### To do:
A copy is needed of each line in the records that has the word "combined".

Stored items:
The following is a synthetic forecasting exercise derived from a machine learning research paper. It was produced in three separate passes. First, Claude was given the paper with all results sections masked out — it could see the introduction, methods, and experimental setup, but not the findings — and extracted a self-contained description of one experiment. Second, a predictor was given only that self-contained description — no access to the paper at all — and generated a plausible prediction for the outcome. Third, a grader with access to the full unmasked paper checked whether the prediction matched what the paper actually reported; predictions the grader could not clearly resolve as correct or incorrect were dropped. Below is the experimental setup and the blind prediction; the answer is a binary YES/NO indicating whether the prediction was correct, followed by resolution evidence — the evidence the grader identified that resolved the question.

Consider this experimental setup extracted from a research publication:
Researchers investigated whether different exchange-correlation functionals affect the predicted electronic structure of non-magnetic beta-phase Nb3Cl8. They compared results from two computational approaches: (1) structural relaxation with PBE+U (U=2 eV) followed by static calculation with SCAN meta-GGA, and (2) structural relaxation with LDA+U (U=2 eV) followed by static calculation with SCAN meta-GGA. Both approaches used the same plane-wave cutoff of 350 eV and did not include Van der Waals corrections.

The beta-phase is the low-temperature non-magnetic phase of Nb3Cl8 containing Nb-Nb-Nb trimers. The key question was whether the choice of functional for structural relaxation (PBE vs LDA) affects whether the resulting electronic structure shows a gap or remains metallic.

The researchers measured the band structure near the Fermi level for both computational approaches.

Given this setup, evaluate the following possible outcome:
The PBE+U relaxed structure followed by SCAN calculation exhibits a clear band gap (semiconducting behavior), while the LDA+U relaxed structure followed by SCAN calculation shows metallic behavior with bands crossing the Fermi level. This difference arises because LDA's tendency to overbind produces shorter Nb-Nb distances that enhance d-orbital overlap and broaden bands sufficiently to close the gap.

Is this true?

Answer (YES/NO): NO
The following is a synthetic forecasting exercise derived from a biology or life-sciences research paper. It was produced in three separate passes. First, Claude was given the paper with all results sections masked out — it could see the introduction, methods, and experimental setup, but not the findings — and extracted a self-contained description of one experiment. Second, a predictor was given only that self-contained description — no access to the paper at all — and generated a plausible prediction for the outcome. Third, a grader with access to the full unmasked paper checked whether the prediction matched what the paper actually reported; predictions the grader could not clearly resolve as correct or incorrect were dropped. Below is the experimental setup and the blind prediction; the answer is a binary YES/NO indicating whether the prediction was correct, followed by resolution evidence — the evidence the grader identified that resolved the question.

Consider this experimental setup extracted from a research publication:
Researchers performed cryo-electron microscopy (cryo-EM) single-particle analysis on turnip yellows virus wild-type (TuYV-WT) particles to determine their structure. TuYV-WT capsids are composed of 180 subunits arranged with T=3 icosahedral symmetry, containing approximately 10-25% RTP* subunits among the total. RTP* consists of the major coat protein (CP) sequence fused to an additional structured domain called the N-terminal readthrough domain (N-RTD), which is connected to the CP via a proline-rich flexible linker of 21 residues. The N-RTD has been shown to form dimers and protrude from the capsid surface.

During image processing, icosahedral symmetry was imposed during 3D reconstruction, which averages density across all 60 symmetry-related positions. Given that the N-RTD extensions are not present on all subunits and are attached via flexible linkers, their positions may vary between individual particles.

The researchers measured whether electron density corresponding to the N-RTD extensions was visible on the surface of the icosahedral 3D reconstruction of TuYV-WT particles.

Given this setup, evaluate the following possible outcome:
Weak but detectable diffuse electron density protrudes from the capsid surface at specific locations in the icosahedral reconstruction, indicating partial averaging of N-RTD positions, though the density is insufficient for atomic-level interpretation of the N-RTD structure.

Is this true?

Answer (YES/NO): NO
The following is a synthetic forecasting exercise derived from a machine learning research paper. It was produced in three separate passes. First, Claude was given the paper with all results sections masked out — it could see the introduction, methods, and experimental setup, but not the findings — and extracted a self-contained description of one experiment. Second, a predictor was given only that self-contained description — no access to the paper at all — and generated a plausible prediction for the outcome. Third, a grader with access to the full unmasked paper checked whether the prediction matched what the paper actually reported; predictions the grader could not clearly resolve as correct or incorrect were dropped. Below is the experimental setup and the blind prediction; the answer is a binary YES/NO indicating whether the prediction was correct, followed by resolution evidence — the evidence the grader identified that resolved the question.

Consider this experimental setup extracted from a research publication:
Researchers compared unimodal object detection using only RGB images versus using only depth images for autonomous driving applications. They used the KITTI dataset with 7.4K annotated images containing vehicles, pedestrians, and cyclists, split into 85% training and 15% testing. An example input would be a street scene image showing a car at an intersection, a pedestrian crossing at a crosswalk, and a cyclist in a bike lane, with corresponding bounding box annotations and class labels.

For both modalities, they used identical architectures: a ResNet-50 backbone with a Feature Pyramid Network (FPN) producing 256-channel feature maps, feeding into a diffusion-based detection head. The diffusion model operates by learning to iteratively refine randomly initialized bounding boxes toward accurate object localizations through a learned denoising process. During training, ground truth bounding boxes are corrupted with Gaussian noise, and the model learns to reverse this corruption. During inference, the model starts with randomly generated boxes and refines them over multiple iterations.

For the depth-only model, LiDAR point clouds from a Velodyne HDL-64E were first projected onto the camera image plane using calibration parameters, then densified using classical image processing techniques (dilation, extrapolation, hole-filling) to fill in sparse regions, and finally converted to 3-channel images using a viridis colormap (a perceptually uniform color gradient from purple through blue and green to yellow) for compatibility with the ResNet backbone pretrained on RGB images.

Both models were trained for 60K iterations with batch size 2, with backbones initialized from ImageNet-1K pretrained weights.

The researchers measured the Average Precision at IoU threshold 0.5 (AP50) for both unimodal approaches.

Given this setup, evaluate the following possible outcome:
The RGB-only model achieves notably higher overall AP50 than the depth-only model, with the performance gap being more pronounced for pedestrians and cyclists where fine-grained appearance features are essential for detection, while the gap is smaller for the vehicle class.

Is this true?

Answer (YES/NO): NO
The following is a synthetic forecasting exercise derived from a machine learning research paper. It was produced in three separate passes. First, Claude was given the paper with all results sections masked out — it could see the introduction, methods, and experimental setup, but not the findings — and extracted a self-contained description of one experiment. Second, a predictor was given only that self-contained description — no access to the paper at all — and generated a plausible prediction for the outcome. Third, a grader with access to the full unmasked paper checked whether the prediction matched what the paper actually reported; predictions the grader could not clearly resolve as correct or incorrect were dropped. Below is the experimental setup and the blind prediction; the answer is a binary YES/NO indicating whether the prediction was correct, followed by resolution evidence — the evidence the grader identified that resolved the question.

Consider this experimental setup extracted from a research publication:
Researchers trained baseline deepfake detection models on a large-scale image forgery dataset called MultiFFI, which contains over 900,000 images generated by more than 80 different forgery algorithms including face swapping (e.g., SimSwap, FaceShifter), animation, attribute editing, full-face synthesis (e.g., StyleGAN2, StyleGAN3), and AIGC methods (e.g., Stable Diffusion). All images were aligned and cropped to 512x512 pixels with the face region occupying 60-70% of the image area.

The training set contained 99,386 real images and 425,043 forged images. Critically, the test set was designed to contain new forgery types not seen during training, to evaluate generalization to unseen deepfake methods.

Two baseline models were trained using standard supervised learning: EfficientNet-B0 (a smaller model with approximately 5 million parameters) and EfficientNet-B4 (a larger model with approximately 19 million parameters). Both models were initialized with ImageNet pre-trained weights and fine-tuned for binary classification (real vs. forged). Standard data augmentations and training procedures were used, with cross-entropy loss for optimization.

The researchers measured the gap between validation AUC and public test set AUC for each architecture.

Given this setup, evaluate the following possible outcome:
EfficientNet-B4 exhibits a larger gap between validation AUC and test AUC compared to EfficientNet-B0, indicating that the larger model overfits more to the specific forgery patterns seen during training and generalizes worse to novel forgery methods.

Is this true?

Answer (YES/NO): NO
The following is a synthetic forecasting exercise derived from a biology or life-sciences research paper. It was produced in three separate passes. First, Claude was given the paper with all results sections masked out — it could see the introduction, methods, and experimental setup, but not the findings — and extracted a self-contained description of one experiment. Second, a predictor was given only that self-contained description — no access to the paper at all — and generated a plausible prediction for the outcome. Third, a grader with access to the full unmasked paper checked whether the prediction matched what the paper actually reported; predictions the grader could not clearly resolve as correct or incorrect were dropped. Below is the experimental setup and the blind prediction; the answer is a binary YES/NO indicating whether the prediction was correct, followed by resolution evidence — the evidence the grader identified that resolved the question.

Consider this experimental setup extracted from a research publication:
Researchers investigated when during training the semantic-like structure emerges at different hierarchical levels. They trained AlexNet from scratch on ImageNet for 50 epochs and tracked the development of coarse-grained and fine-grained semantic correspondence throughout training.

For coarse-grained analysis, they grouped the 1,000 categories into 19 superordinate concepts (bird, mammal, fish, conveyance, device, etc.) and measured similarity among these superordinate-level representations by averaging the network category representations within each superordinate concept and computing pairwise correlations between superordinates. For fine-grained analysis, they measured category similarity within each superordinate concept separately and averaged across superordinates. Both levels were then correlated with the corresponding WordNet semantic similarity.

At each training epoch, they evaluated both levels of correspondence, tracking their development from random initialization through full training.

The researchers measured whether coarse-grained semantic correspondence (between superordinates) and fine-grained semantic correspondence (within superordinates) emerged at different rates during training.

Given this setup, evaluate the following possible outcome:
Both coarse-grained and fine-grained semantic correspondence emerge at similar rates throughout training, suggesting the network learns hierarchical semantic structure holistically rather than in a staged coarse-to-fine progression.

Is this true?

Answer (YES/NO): NO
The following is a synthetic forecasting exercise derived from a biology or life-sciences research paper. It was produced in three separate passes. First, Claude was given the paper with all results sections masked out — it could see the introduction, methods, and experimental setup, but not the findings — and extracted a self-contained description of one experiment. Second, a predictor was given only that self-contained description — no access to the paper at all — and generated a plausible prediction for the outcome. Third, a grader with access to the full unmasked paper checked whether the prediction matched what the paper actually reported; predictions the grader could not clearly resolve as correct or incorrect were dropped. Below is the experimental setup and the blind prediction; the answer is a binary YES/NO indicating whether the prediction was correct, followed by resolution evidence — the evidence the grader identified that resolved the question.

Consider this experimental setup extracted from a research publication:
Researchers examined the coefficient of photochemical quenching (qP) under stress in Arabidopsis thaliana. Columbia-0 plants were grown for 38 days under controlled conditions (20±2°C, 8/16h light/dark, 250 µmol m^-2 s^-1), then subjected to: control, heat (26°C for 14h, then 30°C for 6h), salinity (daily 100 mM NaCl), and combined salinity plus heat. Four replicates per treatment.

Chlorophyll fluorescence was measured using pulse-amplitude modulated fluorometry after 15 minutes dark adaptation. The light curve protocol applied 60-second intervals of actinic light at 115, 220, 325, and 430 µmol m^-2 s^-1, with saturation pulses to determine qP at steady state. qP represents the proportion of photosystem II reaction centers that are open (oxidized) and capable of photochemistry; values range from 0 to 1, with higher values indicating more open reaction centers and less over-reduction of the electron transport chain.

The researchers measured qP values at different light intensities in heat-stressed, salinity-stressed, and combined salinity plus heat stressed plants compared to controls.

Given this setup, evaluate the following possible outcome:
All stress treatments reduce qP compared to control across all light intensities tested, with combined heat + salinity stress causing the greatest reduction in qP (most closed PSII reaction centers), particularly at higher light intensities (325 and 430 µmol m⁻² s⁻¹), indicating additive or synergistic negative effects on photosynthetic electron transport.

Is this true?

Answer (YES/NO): NO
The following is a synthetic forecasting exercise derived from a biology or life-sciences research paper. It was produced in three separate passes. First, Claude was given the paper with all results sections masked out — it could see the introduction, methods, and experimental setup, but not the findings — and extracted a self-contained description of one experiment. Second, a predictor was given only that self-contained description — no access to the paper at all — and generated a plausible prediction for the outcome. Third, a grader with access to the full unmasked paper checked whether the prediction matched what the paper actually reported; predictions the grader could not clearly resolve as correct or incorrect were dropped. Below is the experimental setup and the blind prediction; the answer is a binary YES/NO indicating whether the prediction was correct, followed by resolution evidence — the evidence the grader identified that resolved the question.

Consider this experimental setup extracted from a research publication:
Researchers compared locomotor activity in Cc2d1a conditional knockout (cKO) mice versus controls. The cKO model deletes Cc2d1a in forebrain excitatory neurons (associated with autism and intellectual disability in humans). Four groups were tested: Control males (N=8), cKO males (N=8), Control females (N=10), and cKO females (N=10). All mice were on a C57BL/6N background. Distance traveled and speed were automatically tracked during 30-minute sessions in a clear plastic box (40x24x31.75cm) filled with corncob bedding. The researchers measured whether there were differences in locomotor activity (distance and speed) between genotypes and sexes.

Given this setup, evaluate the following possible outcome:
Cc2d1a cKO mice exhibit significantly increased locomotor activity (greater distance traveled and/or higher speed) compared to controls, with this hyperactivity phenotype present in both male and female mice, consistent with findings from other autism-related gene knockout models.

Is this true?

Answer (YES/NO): NO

### Output for this exercise:
Researchers examined the coefficient of photochemical quenching (qP) under stress in Arabidopsis thaliana. Columbia-0 plants were grown for 38 days under controlled conditions (20±2°C, 8/16h light/dark, 250 µmol m^-2 s^-1), then subjected to: control, heat (26°C for 14h, then 30°C for 6h), salinity (daily 100 mM NaCl), and combined salinity plus heat. Four replicates per treatment.
The researchers measured qP values at different light intensities in heat-stressed, salinity-stressed, and combined salinity plus heat stressed plants compared to controls.
All stress treatments reduce qP compared to control across all light intensities tested, with combined heat + salinity stress causing the greatest reduction in qP (most closed PSII reaction centers), particularly at higher light intensities (325 and 430 µmol m⁻² s⁻¹), indicating additive or synergistic negative effects on photosynthetic electron transport.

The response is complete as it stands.